Roll forward to 2009, and I have been forced into organisational ability, with the book Getting Things Done greatly to thank. I am running an Experience Agency (one of only a hanful in the world) with international clients, heavily involved in the leadership of my church (you haven’t seen a fight till you’ve seen a church fight), and trying to keep a grasp on all the other threads of my life, as well as adding value on Twitter, Facebook and here. I certainly feel that the time I am spending in each day is more centered around my strengths, and that way, I not only feel more productive (which encourages me), but I am also seeing more return on my effort.

A large part of my transformation has come through a change in my thinking, from trying to become better at what I’m bad at, to becoming the best at what I’m good at.

The analogy is this. Say I am a 3/10 at administration, and a 7/10 at creative design. I can put my effort into making my 3/10 in admin a 5/10, which is now average. Or, I can specialise and invest in what I am already good at, and make my 7/10 a 8/10 or 9/10. Now, I have specialised, can charge more, can influence more, am more effective and more efficient.

As for my admin, I can use the 2 points that I have added to my 7 to fund someone else to handle the admin.

I don’t know why it has taken me so many years to get this, and I know that I am only touching on the fringe of it, with plenty more to learn. So, I’d like to hear from you. How are you maximizing your strengths? What has worked and what hasn’t? Is there a framework you have that can help me and others?
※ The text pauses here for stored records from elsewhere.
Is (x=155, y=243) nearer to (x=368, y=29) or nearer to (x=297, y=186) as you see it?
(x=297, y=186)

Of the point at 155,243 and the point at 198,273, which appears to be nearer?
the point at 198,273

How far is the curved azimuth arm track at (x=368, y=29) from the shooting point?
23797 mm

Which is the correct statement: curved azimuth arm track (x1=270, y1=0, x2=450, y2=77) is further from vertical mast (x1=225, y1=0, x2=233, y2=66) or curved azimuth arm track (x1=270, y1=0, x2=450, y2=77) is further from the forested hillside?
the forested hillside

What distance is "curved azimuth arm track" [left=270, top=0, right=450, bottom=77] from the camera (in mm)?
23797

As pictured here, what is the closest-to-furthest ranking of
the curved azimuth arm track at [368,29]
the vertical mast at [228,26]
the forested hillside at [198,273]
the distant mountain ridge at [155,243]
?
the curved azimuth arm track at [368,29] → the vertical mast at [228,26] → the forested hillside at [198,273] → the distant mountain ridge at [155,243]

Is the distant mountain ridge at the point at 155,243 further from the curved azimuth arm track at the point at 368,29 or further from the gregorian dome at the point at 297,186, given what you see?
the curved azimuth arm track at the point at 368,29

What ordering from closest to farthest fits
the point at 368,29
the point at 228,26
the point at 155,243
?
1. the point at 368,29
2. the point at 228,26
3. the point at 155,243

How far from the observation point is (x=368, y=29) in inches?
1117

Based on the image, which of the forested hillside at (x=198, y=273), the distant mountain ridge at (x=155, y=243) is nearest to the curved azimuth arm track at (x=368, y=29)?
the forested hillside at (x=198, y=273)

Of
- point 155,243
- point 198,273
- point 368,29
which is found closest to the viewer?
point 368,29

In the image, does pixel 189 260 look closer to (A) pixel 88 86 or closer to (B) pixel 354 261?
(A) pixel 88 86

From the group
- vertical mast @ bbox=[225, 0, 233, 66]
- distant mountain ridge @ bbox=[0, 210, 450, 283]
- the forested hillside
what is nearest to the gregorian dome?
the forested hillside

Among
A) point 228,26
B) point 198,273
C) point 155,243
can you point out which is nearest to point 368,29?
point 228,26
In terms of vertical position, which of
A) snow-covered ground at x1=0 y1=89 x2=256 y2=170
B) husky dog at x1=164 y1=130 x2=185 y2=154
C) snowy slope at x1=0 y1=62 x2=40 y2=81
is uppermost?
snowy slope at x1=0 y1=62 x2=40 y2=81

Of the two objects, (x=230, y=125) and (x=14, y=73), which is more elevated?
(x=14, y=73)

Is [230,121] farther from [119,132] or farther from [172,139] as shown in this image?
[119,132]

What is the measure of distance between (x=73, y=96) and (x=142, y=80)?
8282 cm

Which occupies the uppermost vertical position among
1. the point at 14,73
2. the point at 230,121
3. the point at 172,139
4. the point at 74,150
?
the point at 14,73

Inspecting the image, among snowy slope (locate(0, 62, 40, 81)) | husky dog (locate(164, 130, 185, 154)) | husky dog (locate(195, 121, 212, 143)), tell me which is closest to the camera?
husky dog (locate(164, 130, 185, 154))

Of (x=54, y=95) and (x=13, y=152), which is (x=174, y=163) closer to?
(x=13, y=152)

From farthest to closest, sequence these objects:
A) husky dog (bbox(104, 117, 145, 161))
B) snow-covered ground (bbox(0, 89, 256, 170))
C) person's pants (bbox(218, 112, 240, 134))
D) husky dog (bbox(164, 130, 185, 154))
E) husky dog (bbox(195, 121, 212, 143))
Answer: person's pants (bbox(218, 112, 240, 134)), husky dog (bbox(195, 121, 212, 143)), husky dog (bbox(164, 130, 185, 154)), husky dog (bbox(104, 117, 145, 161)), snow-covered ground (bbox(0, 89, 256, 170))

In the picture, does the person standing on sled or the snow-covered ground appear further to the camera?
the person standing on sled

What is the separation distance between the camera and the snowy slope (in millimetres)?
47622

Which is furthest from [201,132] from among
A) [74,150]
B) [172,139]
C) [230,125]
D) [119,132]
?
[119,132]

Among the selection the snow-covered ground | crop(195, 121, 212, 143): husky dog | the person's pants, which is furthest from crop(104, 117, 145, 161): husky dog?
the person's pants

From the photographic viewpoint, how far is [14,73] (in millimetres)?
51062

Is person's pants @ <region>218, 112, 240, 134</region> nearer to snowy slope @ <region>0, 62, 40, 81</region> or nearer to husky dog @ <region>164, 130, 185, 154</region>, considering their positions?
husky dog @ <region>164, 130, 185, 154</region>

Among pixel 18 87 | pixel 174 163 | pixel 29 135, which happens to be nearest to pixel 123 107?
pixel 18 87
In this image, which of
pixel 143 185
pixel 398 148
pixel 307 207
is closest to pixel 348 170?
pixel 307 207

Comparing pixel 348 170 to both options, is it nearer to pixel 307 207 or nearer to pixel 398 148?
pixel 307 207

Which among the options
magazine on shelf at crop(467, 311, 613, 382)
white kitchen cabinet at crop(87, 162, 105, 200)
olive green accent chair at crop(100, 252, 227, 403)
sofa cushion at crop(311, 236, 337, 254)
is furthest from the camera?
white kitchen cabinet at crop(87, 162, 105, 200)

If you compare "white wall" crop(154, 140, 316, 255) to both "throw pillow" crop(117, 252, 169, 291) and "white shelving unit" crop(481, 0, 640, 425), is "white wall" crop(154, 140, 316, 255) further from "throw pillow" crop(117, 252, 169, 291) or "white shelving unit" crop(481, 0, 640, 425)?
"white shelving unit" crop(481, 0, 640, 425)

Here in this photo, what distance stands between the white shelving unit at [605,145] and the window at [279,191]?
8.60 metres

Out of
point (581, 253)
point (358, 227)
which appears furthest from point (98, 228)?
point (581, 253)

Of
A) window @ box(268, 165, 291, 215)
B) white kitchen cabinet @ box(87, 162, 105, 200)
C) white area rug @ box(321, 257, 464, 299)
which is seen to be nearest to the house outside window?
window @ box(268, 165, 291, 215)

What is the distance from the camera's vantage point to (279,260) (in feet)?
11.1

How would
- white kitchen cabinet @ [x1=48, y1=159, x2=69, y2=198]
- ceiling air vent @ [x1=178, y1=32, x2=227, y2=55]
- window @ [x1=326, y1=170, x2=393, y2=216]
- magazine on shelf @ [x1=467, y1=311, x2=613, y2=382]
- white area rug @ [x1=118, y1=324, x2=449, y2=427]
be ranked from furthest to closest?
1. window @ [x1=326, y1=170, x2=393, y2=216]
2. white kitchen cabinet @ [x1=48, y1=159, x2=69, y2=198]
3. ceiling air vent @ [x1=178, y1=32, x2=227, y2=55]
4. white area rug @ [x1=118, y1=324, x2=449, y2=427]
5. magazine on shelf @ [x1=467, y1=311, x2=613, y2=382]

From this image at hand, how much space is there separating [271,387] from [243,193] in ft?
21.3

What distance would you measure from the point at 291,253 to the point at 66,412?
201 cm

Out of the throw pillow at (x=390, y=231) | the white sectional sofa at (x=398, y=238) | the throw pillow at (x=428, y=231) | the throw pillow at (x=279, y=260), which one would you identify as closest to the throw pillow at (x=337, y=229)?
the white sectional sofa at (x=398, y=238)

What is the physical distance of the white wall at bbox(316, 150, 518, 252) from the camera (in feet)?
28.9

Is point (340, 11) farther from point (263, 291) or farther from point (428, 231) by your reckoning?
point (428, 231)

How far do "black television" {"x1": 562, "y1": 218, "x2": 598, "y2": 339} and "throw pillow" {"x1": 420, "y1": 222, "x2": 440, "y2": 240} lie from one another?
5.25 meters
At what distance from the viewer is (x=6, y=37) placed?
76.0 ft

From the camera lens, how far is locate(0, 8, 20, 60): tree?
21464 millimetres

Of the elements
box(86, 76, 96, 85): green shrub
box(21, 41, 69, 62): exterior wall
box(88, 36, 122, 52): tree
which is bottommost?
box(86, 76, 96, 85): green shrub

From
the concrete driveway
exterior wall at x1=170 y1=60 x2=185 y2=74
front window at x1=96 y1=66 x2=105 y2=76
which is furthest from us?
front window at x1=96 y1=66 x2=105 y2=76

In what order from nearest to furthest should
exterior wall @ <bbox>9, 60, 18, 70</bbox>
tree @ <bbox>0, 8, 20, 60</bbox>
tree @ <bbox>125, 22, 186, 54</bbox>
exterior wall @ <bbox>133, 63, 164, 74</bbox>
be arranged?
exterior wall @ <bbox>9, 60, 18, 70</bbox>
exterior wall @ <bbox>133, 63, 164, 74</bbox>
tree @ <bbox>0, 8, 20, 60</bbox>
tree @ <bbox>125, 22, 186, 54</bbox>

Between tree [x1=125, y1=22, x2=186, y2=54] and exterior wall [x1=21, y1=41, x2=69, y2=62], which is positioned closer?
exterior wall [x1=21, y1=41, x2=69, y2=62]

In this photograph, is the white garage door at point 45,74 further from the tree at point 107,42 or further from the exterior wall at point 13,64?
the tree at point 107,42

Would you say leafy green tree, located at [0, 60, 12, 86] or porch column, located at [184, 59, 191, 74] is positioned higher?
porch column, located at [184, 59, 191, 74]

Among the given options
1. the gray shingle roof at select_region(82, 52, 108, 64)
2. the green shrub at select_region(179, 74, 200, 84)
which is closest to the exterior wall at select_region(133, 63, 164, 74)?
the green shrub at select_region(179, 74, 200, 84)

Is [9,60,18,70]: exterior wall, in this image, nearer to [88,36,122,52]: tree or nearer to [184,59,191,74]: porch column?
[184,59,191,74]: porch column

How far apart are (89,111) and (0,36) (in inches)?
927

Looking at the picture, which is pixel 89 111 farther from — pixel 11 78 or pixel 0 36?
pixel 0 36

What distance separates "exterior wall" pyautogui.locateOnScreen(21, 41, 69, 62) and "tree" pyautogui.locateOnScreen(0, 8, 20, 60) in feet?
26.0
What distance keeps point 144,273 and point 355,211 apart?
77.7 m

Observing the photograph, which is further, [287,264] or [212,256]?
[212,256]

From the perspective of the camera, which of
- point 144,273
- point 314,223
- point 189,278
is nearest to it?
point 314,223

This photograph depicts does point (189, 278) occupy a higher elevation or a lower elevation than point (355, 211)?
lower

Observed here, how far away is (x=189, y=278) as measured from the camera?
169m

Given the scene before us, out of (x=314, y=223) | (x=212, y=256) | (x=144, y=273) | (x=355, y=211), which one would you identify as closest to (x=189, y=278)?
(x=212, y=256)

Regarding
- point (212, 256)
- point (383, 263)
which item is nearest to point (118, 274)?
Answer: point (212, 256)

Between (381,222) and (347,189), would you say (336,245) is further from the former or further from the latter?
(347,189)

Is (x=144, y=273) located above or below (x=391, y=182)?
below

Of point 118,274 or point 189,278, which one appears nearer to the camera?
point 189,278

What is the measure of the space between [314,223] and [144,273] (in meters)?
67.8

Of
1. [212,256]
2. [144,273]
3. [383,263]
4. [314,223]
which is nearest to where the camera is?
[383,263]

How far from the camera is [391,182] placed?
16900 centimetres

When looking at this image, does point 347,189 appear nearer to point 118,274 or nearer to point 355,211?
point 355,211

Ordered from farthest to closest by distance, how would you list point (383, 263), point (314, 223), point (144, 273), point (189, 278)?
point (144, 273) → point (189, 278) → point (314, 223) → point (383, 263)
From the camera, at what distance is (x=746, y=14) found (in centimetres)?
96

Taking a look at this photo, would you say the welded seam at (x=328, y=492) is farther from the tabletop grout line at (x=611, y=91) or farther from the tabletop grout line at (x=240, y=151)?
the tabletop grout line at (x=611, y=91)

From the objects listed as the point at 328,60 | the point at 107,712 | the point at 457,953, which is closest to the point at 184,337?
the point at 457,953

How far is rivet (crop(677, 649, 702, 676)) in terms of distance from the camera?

4 responses to “Maximize Your Strengths”

  1. Robin_Dickinson says:

    Hi Scott,

    That’s another great topic. In business, my personal mission statement (sounds a bit ‘big company’) is to HELP THE STRONG SUCCEED.

    It’s a bold statement and completely embraces the notion of your ‘Maximize your strengths’ heading.

    By Help The Strong Succeed, I mean:

    Work with those who are ready to move – to act – to change;
    Work with leaders, people with purpose and passion (like you);
    Work with those who have a mission to help others..


    Work to strengthen your strengths, gifts and talents.

    I look forward to other people’s responses to your post.



    • Scott Gould says:


      Firstly thank you for all your contribution here. You have been for the last 3 weeks without fail the first person to comment, and always with a good addition to my thoughts. Thank you.

      As for your comment – awesome.

      HELP THE STRONG SUCCEED is exactly what I’m talking about even though I don’t realise it.

      An insight into my life – I’ve been working with some people, sowing my time into them, and they are not the strong. Your three values (which are excellent) are lacking. I’m learning that my time needs to be spent helping others who are 6/10 become an 8/10.

      Excellent stuff Robin, thank you!

  2. trishastewart says:

    Great blog and I am so much like you in tryng to get everything perfect and often end up not doing something at all rather than it not be perfect – I am quite a few years older than you and have not quite learned it PERFECTLY Ha… I agree with “doing what you do best” and paying someone else but that is not always possible – so – I would write down everything I HAVE achieved in a day and not give myself a beating for what I have NOT achieved – do not always do it, but if I am not feeling good about myself I reflect more so that I can do better the next day – we are learning all the time -hopefully !

  3. lionslinger says:

    In order to maximize yourself you have to look deep within. There’s something in everyone of us that’s preventing us from maximizing our true capacities. Evolve above your mind.


    The mind is an excellent servant but a terrible master.